The record shows that D.C.’s first involvement with the Department occurred in November 2006. The Department initiated an investigation of D.C. and R.S. upon receiving a complaint that they were neglecting R.E.S. and J.D.S. and using drugs. As a result of the Department’s investigation, D.C. signed a voluntary placement and service plan with the Department, which temporarily placed her children with her sister. On December 2, 2006, D.C. was arrested for possession of chemicals for manufacturing methamphetamine, a fact which she admitted under oath:
Q. Now, did you think that, for example, that living in a home that had a meth lab, that would help you get your children back?
A. No, sir.
Q. But that’s what you were doing; correct?
A. Yes, sir.
D.C. pled guilty to this offense and received ten years’ community supervision. In October 2008, the Bandera County District Attorney’s office filed a motion to revoke D.C.’s community supervision, alleging multiple violations of the terms of her probation. The alleged violations included: (1) assault causing bodily injury to another person; (2) being in the company of a convicted felon; (3) failure to notify her probation officer of her change of address within twenty-four hours; (4) failure to pay fines, court costs, probation fees, and crimestopper’s fees; and (5) failure to complete community service hours. The trial court did not revoke D.C.’s probation at that time. Instead, the court continued her probation and ordered her to report to a community residential treatment center in Uvalde, Texas. The court ordered D.C. to complete a drug treatment program and parenting classes at the center, as well as undergo therapy and maintain contact with her children through letters.
The trial court ultimately revoked D.C.’s probation on August 27, 2009, though, when she received a disorderly conduct ticket and was “unsuccessfully discharged” from the treatment center. The record showed that she failed to complete the court-ordered drug rehabilitation program and parenting classes. D.C. signed a plea agreement that sentenced her to two years in prison and one year in state jail. She claims that, while in prison, she wrote letters to and drew pictures for R.E.S. and J.D.S. She was released from prison two weeks before the termination of parental rights hearing. Her children had not been in her care since November 2006.
During the time D.C. was in prison, R.E.S. and J.D.S. resided with their father R.S. and his wife A.S. On January 24, 2009, A.S. took J.D.S. to Driscoll Children’s Hospital in Corpus Christi, where the Department was immediately notified. Department investigator Laura Alaniz reported that J.D.S. had bruises on his face, legs, and back, and that his injuries were not consistent with A.S.’s report that J.D.S. had fallen in the bathtub. A.S. later changed her story and told another Department investigator, Juan Garcia, that she became upset when J.D.S. soiled himself and picked him up by the chest, which caused his bruises.
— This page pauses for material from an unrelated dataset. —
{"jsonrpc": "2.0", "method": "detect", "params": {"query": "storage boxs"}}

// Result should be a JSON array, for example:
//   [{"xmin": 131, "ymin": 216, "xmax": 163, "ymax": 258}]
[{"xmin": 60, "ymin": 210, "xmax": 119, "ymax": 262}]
Carol McLaughlin, R.N., a forensic nurse on the Child Abuse Resource and Evaluation (CARE) Team at Driscoll, testified that she documented approximately twenty-nine injuries to J.D.S., all of which were caused by non-accidental trauma. The injuries included multiple bruises in different stages of healing from the top of J.D.S.’s head to his legs. She testified that an x-ray also revealed he had a pubic bone fracture. Nancy Harper, M.D., the CARE medical director and a board-certified pediatrician with a sub-specialty certification in child abuse pediatrics, corroborated that J.D.S.’s injuries were serious. Dr. Harper stated that a CAT scan of J.D.S.’s head revealed bleeding between his scalp and skull. She testified that “he was basically a two[-]year old with a healing pubic bone fracture, which requires . . . high impact force for that to occur.” She also reported that J.D.S. had “a subgaleal hemorrhage on his scalp that placed him at risk for anemia transfusion, shock” and that he had rhabdomylosis, which is muscle breakdown from trauma. A.S. was eventually convicted of injury to a child and served time in prison.
After considering all of the evidence, the trial court terminated D.C.’s parental rights of R.E.S. and J.D.S.[3] D.C. subsequently filed this appeal.
II. Standard of Review and Applicable Law
In hearings regarding the termination of parental rights, due process requires that the State prove its case for termination by clear and convincing evidence. In re J.F.C., 96 S.W.3d 256, 263–64 (Tex. 2002) (citing Santosky v. Kramer, 455 U.S. 745, 769 (1982); In re G.M., 596 S.W.2d 846, 847 (Tex. 1980)). The clear and convincing standard is defined as the “measure or degree of proof that will produce in the mind of the trier of fact a firm belief or conviction as to the truth of the allegations sought to be established.” Tex. Fam. Code Ann. § 101.007 (West 2008).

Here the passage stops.